== Dataset records
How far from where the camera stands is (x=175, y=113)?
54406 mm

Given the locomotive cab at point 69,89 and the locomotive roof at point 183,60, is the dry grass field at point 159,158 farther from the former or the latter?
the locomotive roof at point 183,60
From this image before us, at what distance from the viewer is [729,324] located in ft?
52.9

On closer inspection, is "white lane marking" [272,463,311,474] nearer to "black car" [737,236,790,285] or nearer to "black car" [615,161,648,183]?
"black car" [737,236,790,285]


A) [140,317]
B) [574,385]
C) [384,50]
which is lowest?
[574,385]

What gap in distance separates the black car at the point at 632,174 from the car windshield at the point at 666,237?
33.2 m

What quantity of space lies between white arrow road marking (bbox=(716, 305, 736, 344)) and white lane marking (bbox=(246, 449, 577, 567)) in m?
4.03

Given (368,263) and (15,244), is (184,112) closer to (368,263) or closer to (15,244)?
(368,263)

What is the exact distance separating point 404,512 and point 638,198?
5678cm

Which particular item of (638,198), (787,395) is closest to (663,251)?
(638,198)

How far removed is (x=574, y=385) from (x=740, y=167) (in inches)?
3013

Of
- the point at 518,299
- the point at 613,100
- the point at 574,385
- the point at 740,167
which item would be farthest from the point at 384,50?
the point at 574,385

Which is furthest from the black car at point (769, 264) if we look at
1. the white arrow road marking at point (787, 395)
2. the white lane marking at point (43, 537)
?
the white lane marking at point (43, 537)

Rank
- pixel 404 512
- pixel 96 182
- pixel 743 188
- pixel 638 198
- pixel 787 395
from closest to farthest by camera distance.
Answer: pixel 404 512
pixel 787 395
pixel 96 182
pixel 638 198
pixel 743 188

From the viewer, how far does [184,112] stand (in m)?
====
Request » Format the lines of the data as a numbered list, starting at the line that contains "From this image" and continuing through the end of the data. Leave out any blank lines.

Final answer »
1. From this image before us, at what distance from the viewer is [729,324] located in ft?
2. 52.9
3. On closer inspection, is "white lane marking" [272,463,311,474] nearer to "black car" [737,236,790,285] or nearer to "black car" [615,161,648,183]?
4. "black car" [737,236,790,285]
5. A) [140,317]
6. B) [574,385]
7. C) [384,50]
8. which is lowest?
9. [574,385]
10. What gap in distance separates the black car at the point at 632,174 from the car windshield at the point at 666,237?
11. 33.2 m
12. What quantity of space lies between white arrow road marking (bbox=(716, 305, 736, 344)) and white lane marking (bbox=(246, 449, 577, 567)) in m?
13. 4.03
14. Given (368,263) and (15,244), is (184,112) closer to (368,263) or closer to (15,244)?
15. (368,263)
16. What is the exact distance separating point 404,512 and point 638,198?
17. 5678cm
18. Which particular item of (638,198), (787,395) is closest to (663,251)?
19. (638,198)
20. How far removed is (x=574, y=385) from (x=740, y=167) (in inches)?
21. 3013
22. Of
23. - the point at 518,299
24. - the point at 613,100
25. - the point at 574,385
26. - the point at 740,167
27. which item would be farthest from the point at 384,50?
28. the point at 574,385
29. Which is furthest from the black car at point (769, 264) if we look at
30. 1. the white arrow road marking at point (787, 395)
31. 2. the white lane marking at point (43, 537)
32. ?
33. the white lane marking at point (43, 537)
34. Rank
35. - pixel 404 512
36. - pixel 96 182
37. - pixel 743 188
38. - pixel 638 198
39. - pixel 787 395
40. from closest to farthest by camera distance.
41. Answer: pixel 404 512
42. pixel 787 395
43. pixel 96 182
44. pixel 638 198
45. pixel 743 188
46. From the viewer, how far does [184,112] stand (in m)?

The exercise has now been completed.